Home » AECI to Divest Noncore Businesses, Focus on Mining and Chemicals

AECI to Divest Noncore Businesses, Focus on Mining and Chemicals

by Victor Adetimilehin

South African chemicals giant AECI has announced a major strategic shift that will see it sell off its noncore businesses and focus on its core mining and chemicals capability. The company aims to double the profitability of its core business by 2026 and become a global top three integrated mining explosives and chemicals solutions provider by 2030.

The decision follows a comprehensive review of the company’s operations, in which the board and management identified the business units that are central to the sustainable and profitable growth of AECI. The company said the changes are aimed at ensuring that it is better positioned to navigate the changing environment and seize new opportunities as it approaches its centennial anniversary in 2024.

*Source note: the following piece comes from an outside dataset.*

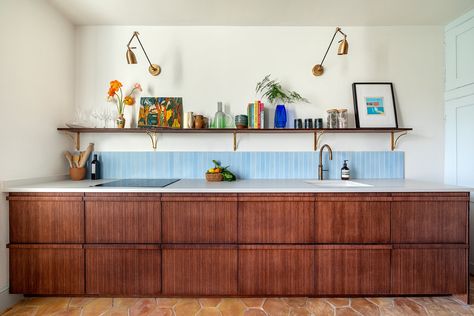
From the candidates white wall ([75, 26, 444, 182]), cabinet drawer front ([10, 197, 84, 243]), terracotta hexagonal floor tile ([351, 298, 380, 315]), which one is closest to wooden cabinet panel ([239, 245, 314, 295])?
terracotta hexagonal floor tile ([351, 298, 380, 315])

AECI plans to divest from its identified noncore businesses – Much Asphalt, Animal Health, Schrim, Sans Fibers and Beverage – over a period of time. AECI CEO Holger Riemensperger said that some synergies exist across its diversified industrial group, while other business units within the portfolio have no synergies. He said that those underperforming units would be better served under different ownership.

AECI Mining will remain the group’s main growth focus. The business will look towards growth in Asia-Pacific, South America and North America as it drives its ambition to be among the top three global suppliers of its kind by 2030. AECI Chemicals will be re-organized and repositioned to enhance its cash generation capabilities through prioritizing high-margin products and services and ultimately support the growth of AECI’s Mining division.

AECI employs more than 7,000 people across 100 sites, with a presence in 22 countries on six continents. The company’s products and services include mine-to-mineral solutions, water treatment solutions and chemical raw materials and related services.

The company’s announcement was well received by the market, as its share price rose by 4.5% on the Johannesburg Stock Exchange on Monday. Analysts said the move was a positive step for AECI, as it would allow it to focus on its core competencies and improve its margins and returns.

AECI is not the only chemicals company that is undergoing a strategic transformation. Earlier this year, BASF, the world’s largest chemicals producer, announced that it would sell its construction chemicals business to a private equity firm for 3.17 billion euros. The company said the divestment was part of its portfolio optimization and simplification strategy.

AECI said it recognizes that to secure its place for the next 100 years, it must embrace change, progress its strategy and navigate market shifts with agility and profitability. The company said it believes the changes it is making will be net positive for the business and will unlock value for all of its stakeholders.